Before we dive into this topic, here are some usefule links.

Notation

This section outlines the notation used throughout this document.

$D i$ - Document $i$ .
$F j$ - Feature $j$ (word in a text document).
$F i, j$ - Feature $j$ in Document $i$ .
$C$ - Class label.
$C i$ - Class label for Document $i$ .
$\{c_1, \ldots , c_n\}$ - Values representing specific labels.
$P(C=c_i| \ldots )$ - This is a notation for a conditional probability.
$P(c_i| \ldots )$ - This is also a notation for a conditional probability.
$P(C| \ldots )$ - This is notation for a probability distribution.
$P(C_i| \ldots )$ - This is also notation for a probability distribution.

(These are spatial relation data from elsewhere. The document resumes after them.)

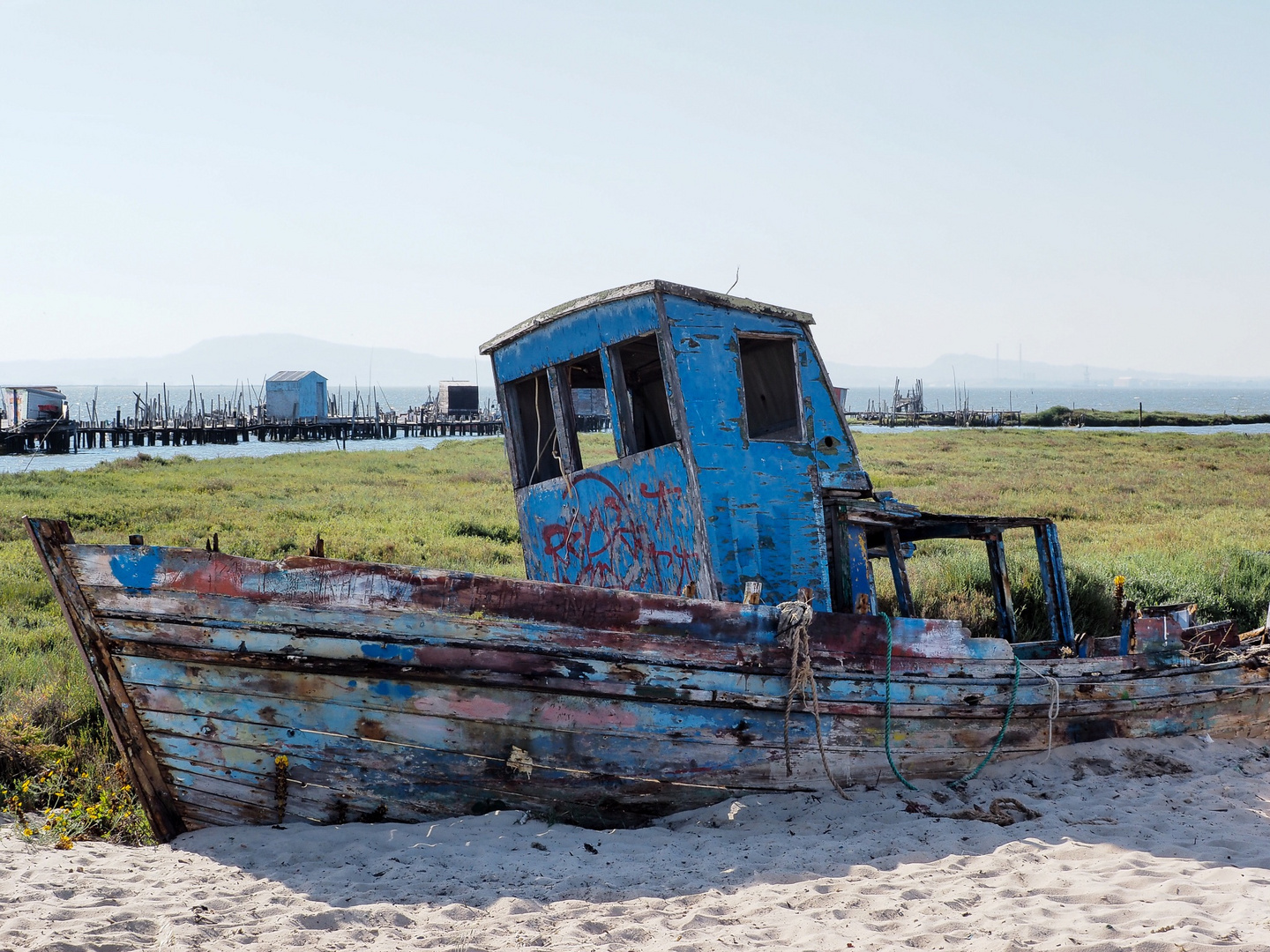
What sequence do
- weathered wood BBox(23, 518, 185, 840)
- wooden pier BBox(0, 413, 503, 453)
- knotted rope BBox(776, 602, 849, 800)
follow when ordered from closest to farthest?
weathered wood BBox(23, 518, 185, 840) → knotted rope BBox(776, 602, 849, 800) → wooden pier BBox(0, 413, 503, 453)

Derivation of Naive Bayes for Classification

First, what we're looking for is $\hat c = argmax_c P(C_i = c| \underline{D_i})$ , where $\underline{D_i}$ is the feature vector for document $i$ which is given. In other words, we have a document and its feature vector (that is, the words in the dcoument) and we want to know the probability that the random variable $C$ takes on a specific value or label given this document and its feature vector. In English, what is the probability that this document belongs to class $C i$ ?

Now that we know what we want, here is the derivation:

using Bayes' Theorem:

$\hat c = argmax_c \frac{P(\underline{D_i}|C_i = c)P(C_i = c)}{P(\underline{D_i})}$

Note that with $a$ a constant:

$argmax_x \frac{f(x)}{a} = argmax_x f(x)$

Therefore:

$argmax_c \frac{P(\underline{D_i}|C_i = c)P(C_i = c)}{P(\underline{D_i})} = argmax_c P(\underline{D_i}|C_i = c)P(C_i = c)$

(Note: See below for explanation of Bayesian Networks and the naive bayes assumption, which we make at this point).

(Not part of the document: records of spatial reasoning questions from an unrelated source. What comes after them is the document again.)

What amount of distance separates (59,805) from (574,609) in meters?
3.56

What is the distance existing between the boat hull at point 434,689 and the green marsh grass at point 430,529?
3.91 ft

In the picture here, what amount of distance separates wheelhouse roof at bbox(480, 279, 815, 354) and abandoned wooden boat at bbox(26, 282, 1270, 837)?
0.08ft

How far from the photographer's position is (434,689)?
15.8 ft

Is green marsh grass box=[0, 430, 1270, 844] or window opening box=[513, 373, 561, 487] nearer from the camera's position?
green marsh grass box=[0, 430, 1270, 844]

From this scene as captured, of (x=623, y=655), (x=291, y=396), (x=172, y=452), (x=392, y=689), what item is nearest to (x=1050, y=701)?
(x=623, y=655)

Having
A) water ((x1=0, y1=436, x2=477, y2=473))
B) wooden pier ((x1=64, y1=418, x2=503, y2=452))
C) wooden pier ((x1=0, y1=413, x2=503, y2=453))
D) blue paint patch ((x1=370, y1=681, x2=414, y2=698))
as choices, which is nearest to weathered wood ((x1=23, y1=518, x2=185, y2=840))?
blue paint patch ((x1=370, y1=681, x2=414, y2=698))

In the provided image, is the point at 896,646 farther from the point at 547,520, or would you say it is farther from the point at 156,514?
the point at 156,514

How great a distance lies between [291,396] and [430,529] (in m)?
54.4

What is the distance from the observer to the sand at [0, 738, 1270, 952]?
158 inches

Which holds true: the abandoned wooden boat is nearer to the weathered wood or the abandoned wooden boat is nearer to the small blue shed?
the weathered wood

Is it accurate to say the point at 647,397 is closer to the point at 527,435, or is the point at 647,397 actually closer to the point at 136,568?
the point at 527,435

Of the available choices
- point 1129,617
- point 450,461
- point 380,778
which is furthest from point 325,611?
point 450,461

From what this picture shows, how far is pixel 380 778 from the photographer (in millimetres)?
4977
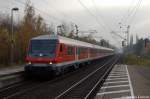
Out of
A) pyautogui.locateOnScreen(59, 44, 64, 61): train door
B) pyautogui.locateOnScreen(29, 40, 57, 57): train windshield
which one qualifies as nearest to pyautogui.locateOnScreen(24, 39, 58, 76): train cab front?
pyautogui.locateOnScreen(29, 40, 57, 57): train windshield

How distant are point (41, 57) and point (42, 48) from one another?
1034 mm

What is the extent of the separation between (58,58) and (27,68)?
232 centimetres

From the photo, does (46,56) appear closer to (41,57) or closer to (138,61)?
(41,57)

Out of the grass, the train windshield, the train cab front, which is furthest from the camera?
the grass

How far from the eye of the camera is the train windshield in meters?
25.3

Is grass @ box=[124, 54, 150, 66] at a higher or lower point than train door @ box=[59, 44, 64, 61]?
lower

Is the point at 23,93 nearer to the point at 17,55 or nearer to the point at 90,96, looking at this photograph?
the point at 90,96

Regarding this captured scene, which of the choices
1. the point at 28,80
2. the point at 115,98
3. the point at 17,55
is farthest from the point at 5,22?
the point at 115,98

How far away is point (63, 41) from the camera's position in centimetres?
2788

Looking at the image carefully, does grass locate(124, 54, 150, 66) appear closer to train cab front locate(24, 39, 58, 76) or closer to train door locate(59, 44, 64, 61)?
train door locate(59, 44, 64, 61)

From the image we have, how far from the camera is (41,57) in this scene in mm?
25016

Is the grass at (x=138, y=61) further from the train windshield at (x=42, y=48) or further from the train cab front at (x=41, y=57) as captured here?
the train cab front at (x=41, y=57)

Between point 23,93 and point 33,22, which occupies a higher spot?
point 33,22

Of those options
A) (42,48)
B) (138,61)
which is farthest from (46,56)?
(138,61)
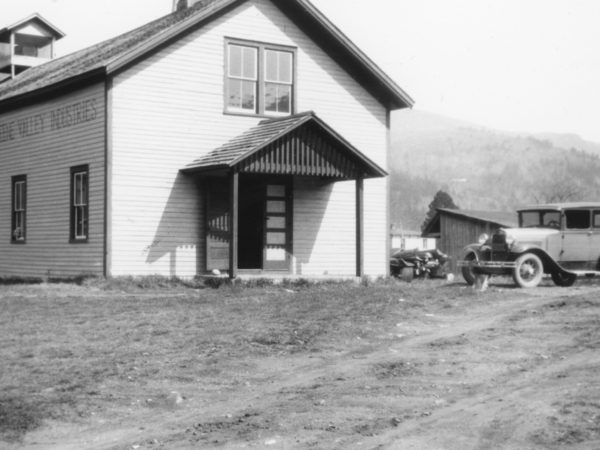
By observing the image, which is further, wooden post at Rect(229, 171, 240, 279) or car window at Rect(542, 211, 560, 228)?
car window at Rect(542, 211, 560, 228)

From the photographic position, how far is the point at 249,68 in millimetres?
24125

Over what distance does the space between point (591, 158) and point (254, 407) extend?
127430mm

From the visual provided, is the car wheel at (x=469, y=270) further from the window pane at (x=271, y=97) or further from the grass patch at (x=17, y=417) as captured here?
the grass patch at (x=17, y=417)

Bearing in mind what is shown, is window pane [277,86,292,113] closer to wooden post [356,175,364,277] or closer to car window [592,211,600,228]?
wooden post [356,175,364,277]

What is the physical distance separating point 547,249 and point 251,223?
7824 mm

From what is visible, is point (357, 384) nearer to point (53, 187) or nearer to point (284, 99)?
point (284, 99)

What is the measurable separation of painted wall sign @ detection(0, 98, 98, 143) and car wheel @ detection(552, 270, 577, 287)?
457 inches

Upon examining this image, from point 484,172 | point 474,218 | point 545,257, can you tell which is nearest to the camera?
point 545,257

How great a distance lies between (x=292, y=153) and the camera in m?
22.4

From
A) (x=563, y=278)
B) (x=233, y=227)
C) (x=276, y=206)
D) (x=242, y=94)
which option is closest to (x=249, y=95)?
(x=242, y=94)

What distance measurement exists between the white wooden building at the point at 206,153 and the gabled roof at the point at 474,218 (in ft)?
81.8

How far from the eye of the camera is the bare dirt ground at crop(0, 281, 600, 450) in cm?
816

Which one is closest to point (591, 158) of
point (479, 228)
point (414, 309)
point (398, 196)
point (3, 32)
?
point (398, 196)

By the multiplication rule

$P(\underline{D_i}|C_i = c)P(C_i = c) = P(\underline{D_i},C_i = c)$

Because of the naive bayes assumption,

$P(C_i, F_{i,1}, F_{i,2}, \ldots ,F_{i,n}) = P(C_i)P(F_{i,1}|C_i) \cdots P(F_{i,n}|C_i)$

Now, the second part of the right-hand-side of this last equation can be written in short-hand as

$\prod_{j=1}^n P(F_{i,j}|C_i = c)$

so we now have

$P(C_i = c)\prod_{j=1}^n P(F_{i,j}|C_i = c)$

leading to

$\hat c = argmax_c P(C_i = c)\prod_{j=1}^n P(F_{i,j}|C_i = c)$

For the sake of representing small probabilities in digital hardware, the log function is useful for overcoming floating point underflow.

$\hat c = argmax_c log(P(C_i = c)) + \sum_{j=1}^n log(P(F_{i,j}|C_i = c))$

The MLE (maximum likelihood estimator) for the first term, $P (C i = c)$ is computed by taking the number of documents with label $c$ divided by the total number of documents in the training set.

The MLE for the term in the sumation ...

Probability Theory

Bayes' Theorem relies on some probability theory, which is covered here.

Sample Spaces and Events

An experiment is any action or process with uncertain outcomes. The possible outcomes of an experiment are represented by a sample space. Each of the possible outcomes is called an event. Events form a set, making up the sample space for a particular experiment.

Sample Space

Consider the experiment of flipping a coin. This experiment is subject to uncertainty, because the outcome could be one of two possibilities. Formally, the sample space $S$ for this experiment is $S = {H, T}$ ; the only possible outcomes are a head or tail facing upward.

Events

An event is an outcome from (or a result of) an experiment. In the above experiment of flipping a coin, the sample space, $S = {H, T}$ , contains two events, $H$ and $T$ , heads and tails respectively.

Some Set Theory

Conditional Probability

Conditional probability allows us to use prior knowledge about how one random variable affects another random variable. For example, a lecturer, Stan, has a tendency of being late to class when the weather is good 5% of the time. However, when the weather is bad, Stan is late 25% of the time. Let $A$ be the event that Stan is late, and $B$ be the event of inclement weather. Then, $P (A | B)$ is read, the probability that Stan will be late given that the weather is bad. Or, the probability of $A$ given $B$ .

In this case, $P (A | B) = .25$ , and $P (A | B') = 0.5$ where $B'$ is the compliment of $B$ , that is, the weather is not bad.